Labour's Blundering Lowers House Prices

Friday 17 Sep 2004

Dr Muriel Newman - Press Releases - Immigration

Property investors and developers trying to figure out just what happened to the property market, and looking for the causes of a looming slide in house prices, need look no further than the blundering Labour Government, ACT New Zealand Deputy Leader Dr Muriel Newman said today.

"The recent housing boom was largely the result of huge increases in immigration. In 2001, New Zealand had a net loss of 6,751 people. By 2003, that had reversed to a net gain of 42,087," Dr Newman said.

"That increase - of almost 50,000 people - fuelled the demand for housing, and property developers and investors rushed to meet the need. Housing prices increased and New Zealand enjoyed a housing boom.

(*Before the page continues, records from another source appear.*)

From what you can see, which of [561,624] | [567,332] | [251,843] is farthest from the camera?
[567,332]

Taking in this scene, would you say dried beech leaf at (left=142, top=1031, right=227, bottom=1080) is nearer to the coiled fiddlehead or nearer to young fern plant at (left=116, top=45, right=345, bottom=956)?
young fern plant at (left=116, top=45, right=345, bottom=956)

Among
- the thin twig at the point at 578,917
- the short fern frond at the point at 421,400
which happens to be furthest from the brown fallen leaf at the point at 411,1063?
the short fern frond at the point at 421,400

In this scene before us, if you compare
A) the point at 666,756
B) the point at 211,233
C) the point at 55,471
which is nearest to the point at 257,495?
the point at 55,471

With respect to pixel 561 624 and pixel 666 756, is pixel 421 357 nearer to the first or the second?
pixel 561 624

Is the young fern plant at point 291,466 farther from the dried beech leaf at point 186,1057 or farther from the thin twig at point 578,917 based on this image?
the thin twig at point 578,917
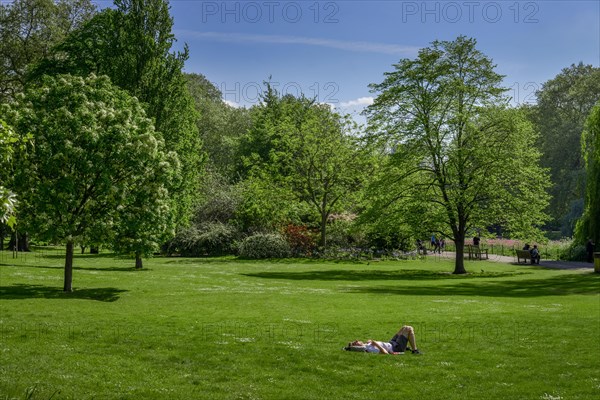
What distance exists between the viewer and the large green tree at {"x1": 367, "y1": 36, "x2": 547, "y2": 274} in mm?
44125

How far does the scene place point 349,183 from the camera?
60.0m

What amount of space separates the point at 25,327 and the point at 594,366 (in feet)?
54.6

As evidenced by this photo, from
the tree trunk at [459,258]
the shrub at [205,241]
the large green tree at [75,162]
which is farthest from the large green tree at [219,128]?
the large green tree at [75,162]

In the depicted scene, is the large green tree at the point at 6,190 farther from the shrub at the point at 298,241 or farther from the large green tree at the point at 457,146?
the shrub at the point at 298,241

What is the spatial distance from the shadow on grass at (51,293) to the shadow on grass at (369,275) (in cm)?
1228

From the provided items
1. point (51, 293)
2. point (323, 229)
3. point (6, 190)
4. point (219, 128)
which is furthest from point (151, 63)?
point (219, 128)

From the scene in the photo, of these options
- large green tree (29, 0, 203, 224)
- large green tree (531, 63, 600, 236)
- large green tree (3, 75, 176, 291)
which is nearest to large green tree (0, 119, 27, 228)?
large green tree (3, 75, 176, 291)

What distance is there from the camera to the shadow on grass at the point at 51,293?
25.8 metres

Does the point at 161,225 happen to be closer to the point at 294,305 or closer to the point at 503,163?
the point at 294,305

"As a result of political pressure over its immigration policies, however, Labour panicked. Rather than orchestrating a reduction in a controlled manner, to minimise impact on the economy, the Government simply turned off the tap. By 2004, net arrivals had almost halved to 20,572.

"With over 21,000 fewer people now entering the country, the impact on the housing market will be considerable. Homeowners throughout the country may well feel the effects of Labour's immigration blundering as the value of their homes begin to fall," Dr Newman said.